La colère l’a pris à la gorge, l’a poussé à hurler de toutes ses forces. Le monstre le regarde, séparé encore par des armures, quand tout le reste s’est effacé. La lumière n’est plus si vive, un instant tout se calme, le marbre cesse d’étinceler. Il souffle plus qu’il ne respire, se rend compte soudain qu’ils sont immobiles, que tout s’est arrêté. Le combat est inégal, le monstre pèse de sa présence, ses griffes sont immenses, dans son dos tout est vide. Le calme plus que la furie finit de le perdre, et il s’écrie de rage, pour tout fuir, tout repousser :
- Pourquoi tu m’as amené !
Le monstre droit devant lui le toise, ses yeux ont une fureur destructrice. Il reste quelques secondes sans bouger, comme paralysé. Sa gueule frémit, mais le renard ne regarde que les pattes assassines, griffes qui se raidissent. Tout lui dit de fuir, et tout de rester. Alors la créature lève un bras, et tout le torse suit, pour se tendre en direction du renard, et d’ouvrir les doigts, les griffes déployées, pures, qui restent suspendues. Sur un cri, elles se referment, dans le vide.
Le renardeau prend la fuite, passe entre les colonnes, ses pas soudain résonnent à grands bruits. Il court pour s’échapper, sortir, fuir, se libérer de l’étreinte ; ne tourne la tête qu’une fois arrivé au pied de l’escalier, pour voir entre les piliers le monstre, son regard braqué sur lui, et dévoré. La salle toute entière vibre au fracas de sa fuite, les échos se brisent, il n’écoute que ça, et même en haut de l’escalier, ne se sent toujours pas en sécurité. Ces pas l’affolent, il lui faut sortir, s’enfiler dans l’escalier qui grimpe, les marches quatre par quatre, les murs proches qui absorbent sa foulée.
Il entend une voix, un mot, se retourne, ne voit rien, reprend sa course aveugle jusqu’à déboucher dans le couloir. L’armure le surprend, il pousse un cri, la reconnaît à peine, y voit au travers du heaume le regard meurtrier, et l’éclat des griffes, la couleur des crocs, et plus, bien plus, tout ce que son imagination a pu construire. Le renard sent la présence du monstre derrière lui. Il n’hésite pas, bondit en avant, voit la porte ouverte de sa chambre, la chambre, s’y sent traqué, tel un animal, attiré dans un piège, prisonnier.

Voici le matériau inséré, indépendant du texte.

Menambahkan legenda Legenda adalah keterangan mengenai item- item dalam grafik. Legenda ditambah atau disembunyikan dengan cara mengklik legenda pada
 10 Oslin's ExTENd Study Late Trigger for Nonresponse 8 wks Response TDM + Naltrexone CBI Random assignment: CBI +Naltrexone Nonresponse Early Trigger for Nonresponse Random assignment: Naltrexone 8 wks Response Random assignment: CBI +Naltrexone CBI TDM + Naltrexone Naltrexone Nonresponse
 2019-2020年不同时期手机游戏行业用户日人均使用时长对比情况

Les murs, la pierre, la cire des chandelles lui rappellent cette créature. Il panique, la sent qui se rapproche, entend les battements qui s’accélèrent, chassé, poursuivi. Sa mémoire lui rend les traits d’une créature affreuse, aux pattes, à la gueule poisseuses, et pire encore. Le renard n’hésite pas plus, se jette dans le petit couloir secondaire : les ténèbres l’absorbent. Son pelage de cuivre y disparaît, comme assimilé, et lui déjà ouvre la porte au fond, qui débouche sur d’autres escaliers.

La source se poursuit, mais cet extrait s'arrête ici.